───── Data supplied

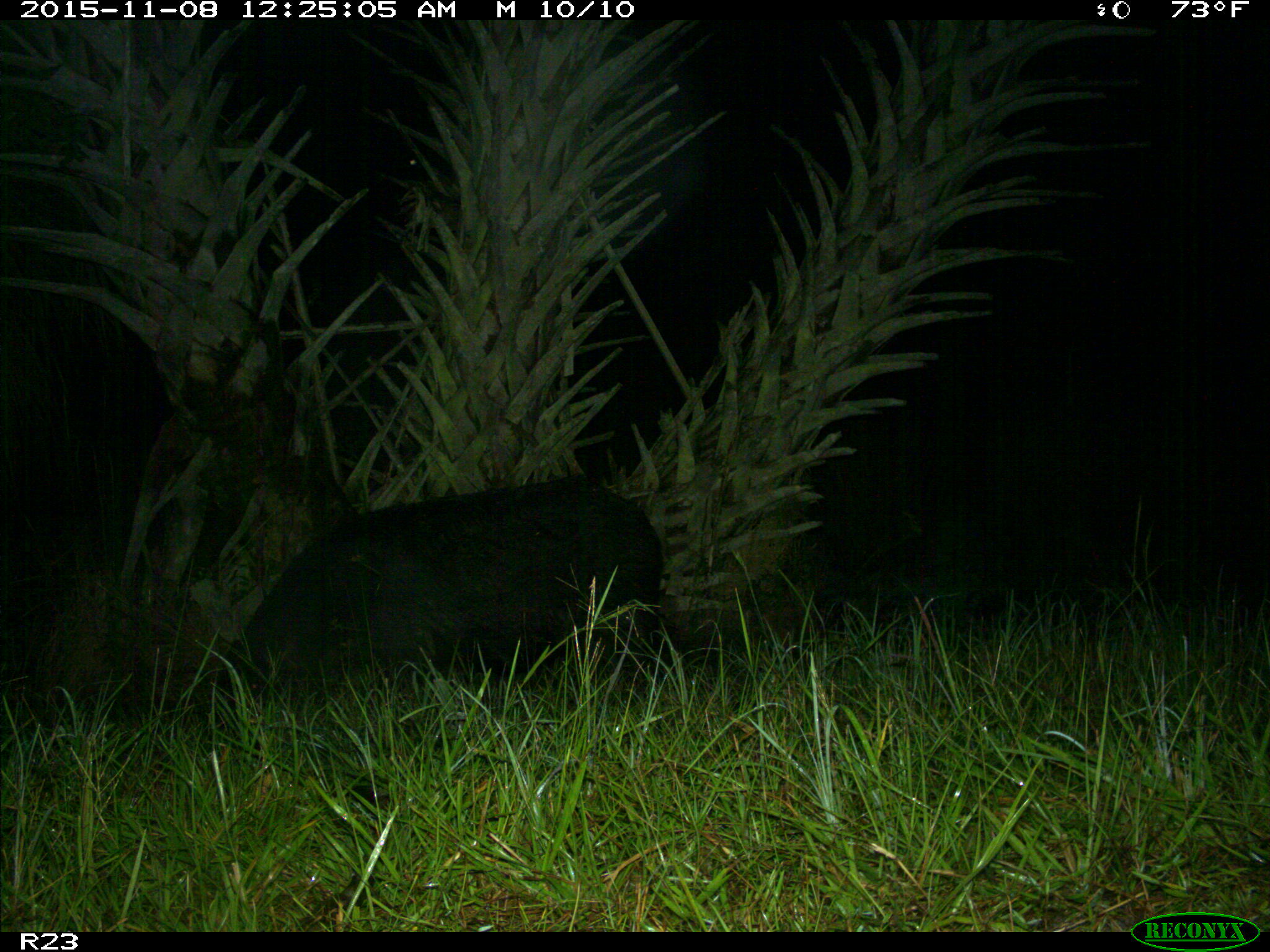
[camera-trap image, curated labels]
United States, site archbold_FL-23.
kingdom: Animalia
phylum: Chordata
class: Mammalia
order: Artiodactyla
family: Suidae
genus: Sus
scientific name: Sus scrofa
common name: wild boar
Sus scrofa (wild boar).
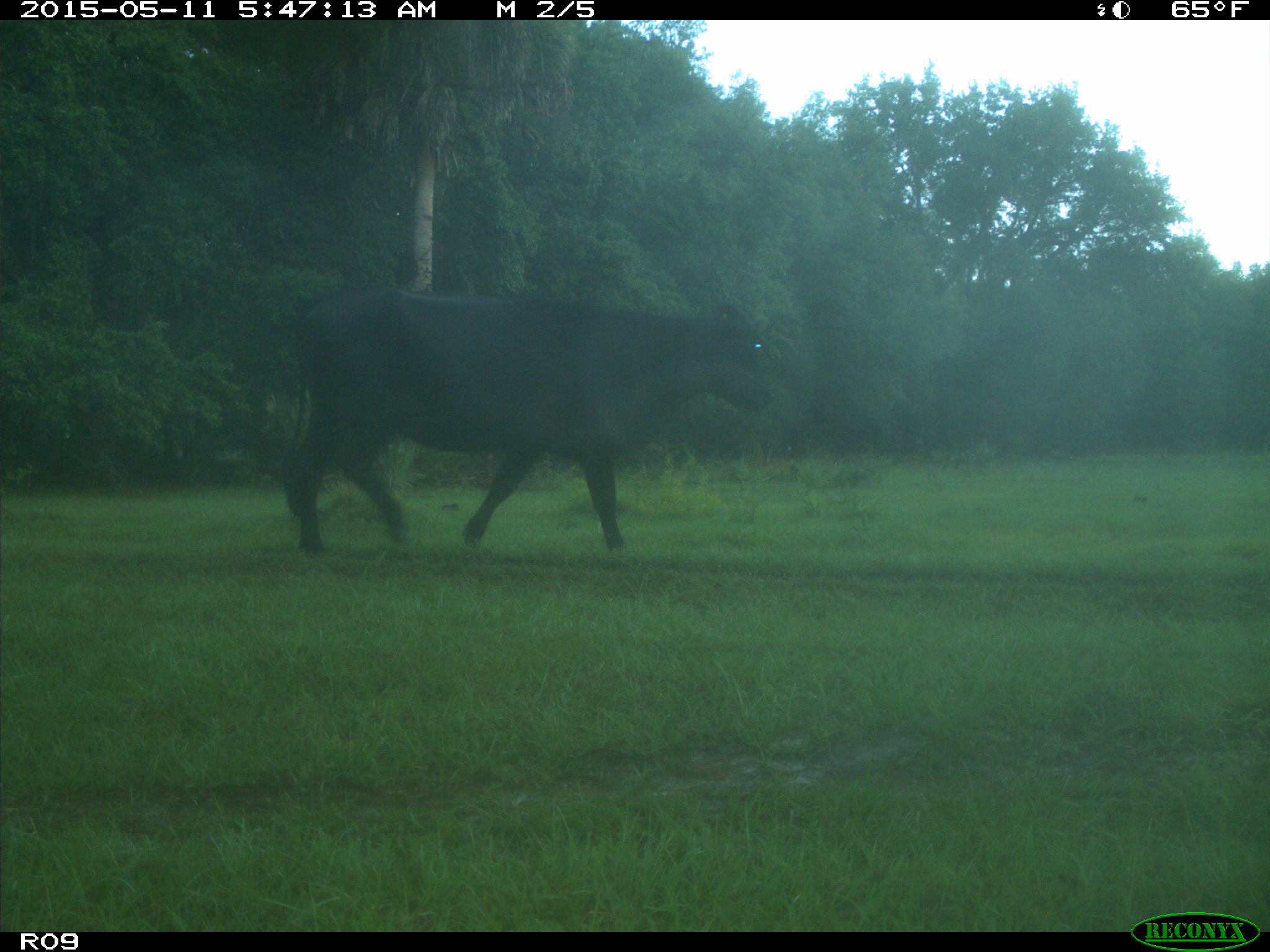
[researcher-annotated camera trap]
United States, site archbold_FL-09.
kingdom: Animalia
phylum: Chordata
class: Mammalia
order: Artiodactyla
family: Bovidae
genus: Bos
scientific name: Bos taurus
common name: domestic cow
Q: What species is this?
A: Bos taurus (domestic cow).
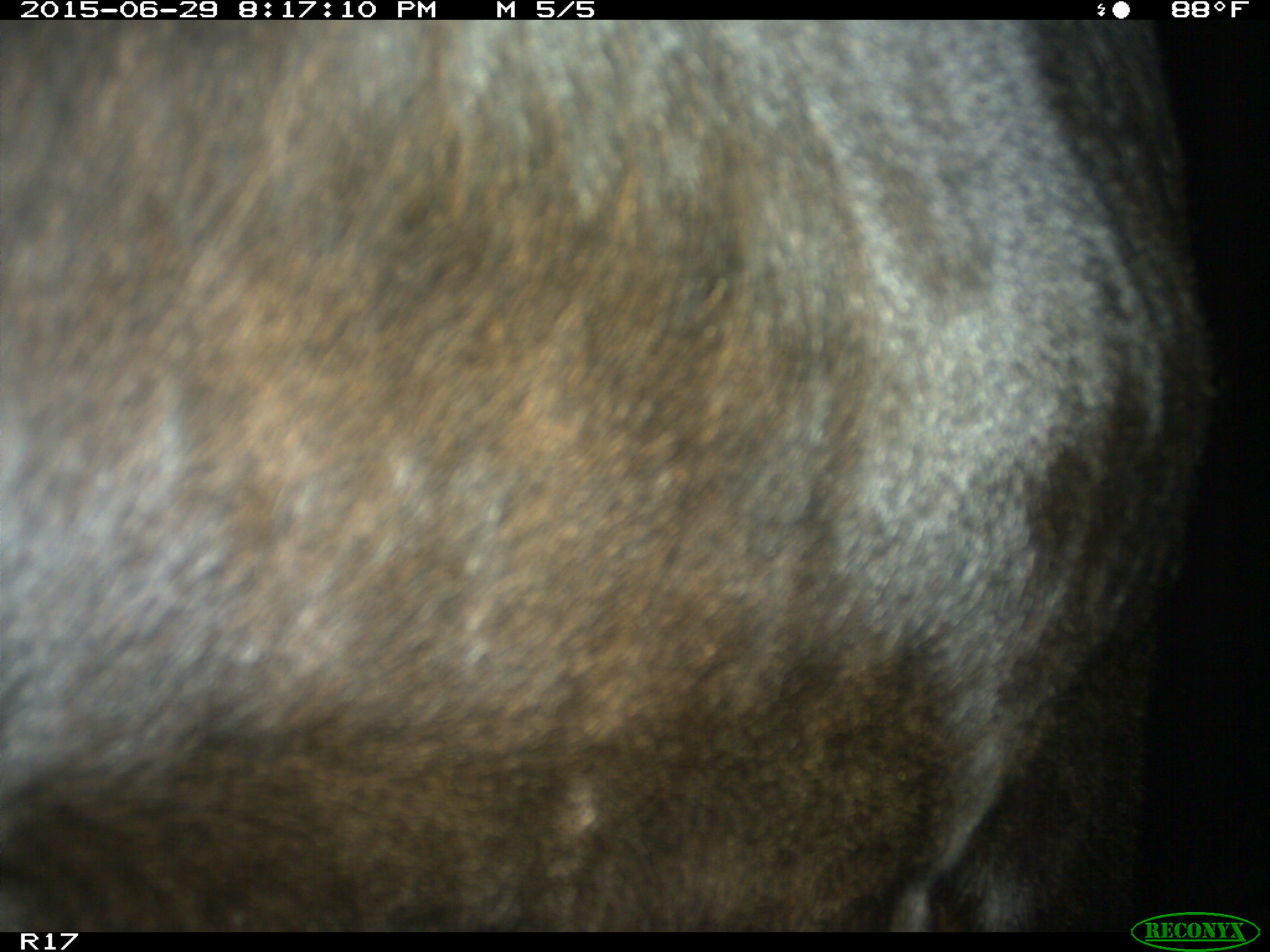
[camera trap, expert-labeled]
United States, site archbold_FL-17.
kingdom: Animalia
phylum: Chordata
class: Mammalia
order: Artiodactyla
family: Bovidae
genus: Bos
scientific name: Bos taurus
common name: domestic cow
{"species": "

──────────

_Task_
The job is to copy all the records precisely while omitting any picture.

_Response area_
[camera-trap image, curated labels]
United States, site archbold_FL-23.
kingdom: Animalia
phylum: Chordata
class: Mammalia
order: Artiodactyla
family: Suidae
genus: Sus
scientific name: Sus scrofa
common name: wild boar
Sus scrofa (wild boar).
[researcher-annotated camera trap]
United States, site archbold_FL-09.
kingdom: Animalia
phylum: Chordata
class: Mammalia
order: Artiodactyla
family: Bovidae
genus: Bos
scientific name: Bos taurus
common name: domestic cow
Q: What species is this?
A: Bos taurus (domestic cow).
[camera trap, expert-labeled]
United States, site archbold_FL-17.
kingdom: Animalia
phylum: Chordata
class: Mammalia
order: Artiodactyla
family: Bovidae
genus: Bos
scientific name: Bos taurus
common name: domestic cow
{"species": "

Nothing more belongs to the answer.